Em 13 dias, farmácias venderam 104 mil autotestes à covid-19

Ao todo, em duas semanas, foram feitos 199 mil testes, 104 mil autotestes e 95 mil testes profissionais. Empresas, restauração e famílias estão a aderir aos testes mais rápidos.

Ana Mafalda Inácio
Farmácias dispensaram 104 mil autotestes e 95 mil testes profisssionais realizados na própria farmácia.

Em Lisboa, patrões da restauração estão a aderir à compra de autotestes para controlar a doença no negócio. Os pais também os estão a procurar para testarem os filhos para que possam voltar às atividades de tempos livres e às modalidades desportivas. E famílias inteiras também os têm procurado para se poderem juntar e estar mais descansados. Os idosos também o fazem, mas estes, "têm mais dificuldade de os realizar e, muitas vezes, somos nós que os temos de ajudar e fazer o auto teste logo aqui na farmácia", conta ao DN fonte de uma farmácia de Lisboa, da zona de Alvalade. Por aqui, os autotestes têm sido muito procurados, mas no Porto nem tanto.

O certo é que dados disponibilizados ao DN pela Associação Nacional de Farmácias revelam que em 13 dias, de 1 a 13 de abril, depois de o teste da Roche ter sido aprovado pelo Infarmed, o único que já está no mercado, foram vendidos 104 mil autotestes.
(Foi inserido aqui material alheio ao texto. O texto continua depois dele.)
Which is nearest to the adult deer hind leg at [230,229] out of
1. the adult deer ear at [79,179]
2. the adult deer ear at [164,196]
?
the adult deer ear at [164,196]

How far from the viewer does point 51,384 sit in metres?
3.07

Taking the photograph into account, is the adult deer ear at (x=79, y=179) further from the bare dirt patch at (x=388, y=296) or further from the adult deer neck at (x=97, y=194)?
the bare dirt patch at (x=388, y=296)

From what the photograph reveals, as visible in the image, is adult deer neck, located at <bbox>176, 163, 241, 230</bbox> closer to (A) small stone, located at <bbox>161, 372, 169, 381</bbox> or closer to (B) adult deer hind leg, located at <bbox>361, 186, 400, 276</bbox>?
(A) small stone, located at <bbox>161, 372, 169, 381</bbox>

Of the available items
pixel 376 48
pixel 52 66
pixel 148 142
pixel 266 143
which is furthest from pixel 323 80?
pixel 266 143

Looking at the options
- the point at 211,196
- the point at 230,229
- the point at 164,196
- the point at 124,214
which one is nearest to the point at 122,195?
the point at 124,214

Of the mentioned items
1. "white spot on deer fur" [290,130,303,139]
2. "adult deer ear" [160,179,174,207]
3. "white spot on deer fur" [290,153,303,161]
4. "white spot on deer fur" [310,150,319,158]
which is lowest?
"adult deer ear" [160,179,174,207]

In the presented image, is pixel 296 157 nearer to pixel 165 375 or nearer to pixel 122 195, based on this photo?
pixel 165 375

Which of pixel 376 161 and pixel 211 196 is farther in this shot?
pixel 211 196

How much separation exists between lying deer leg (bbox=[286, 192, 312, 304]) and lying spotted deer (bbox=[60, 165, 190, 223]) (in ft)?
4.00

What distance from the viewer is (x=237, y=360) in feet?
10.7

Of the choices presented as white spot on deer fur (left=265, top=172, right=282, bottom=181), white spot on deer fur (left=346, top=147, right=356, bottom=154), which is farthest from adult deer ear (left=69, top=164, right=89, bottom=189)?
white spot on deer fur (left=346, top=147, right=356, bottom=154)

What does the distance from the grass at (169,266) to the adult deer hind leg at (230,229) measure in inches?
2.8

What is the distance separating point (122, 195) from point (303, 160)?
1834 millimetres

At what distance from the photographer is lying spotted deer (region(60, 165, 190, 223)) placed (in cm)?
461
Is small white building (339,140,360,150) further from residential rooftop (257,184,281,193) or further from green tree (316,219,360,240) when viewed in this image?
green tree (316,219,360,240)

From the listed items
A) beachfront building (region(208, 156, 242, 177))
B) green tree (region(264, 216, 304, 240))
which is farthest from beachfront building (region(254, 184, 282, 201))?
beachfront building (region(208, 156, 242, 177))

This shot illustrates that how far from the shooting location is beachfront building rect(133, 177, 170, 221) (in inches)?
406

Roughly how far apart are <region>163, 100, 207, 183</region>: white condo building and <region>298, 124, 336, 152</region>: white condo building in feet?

Segundo explicaram ao DN, quem os procura considera que são testes fiáveis, baratos e rápidos de fazer. E ainda por cima, "quando não conseguem têm a nossa ajuda. É o que temos feito com todos os nossos utentes", disse outra farmacêutica da zona de Arroios. Mas ao todo, neste período de tempo, foram vendidos 199 mil testes para rastrear a covid-19. Os restantes 95 mil foram testes de antigénio realizados nas próprias farmácias. Até agora, segundo contaram ao DN, desde que estão à venda mais de uma centena de situações positivas foram notificadas às autoridades de saúde.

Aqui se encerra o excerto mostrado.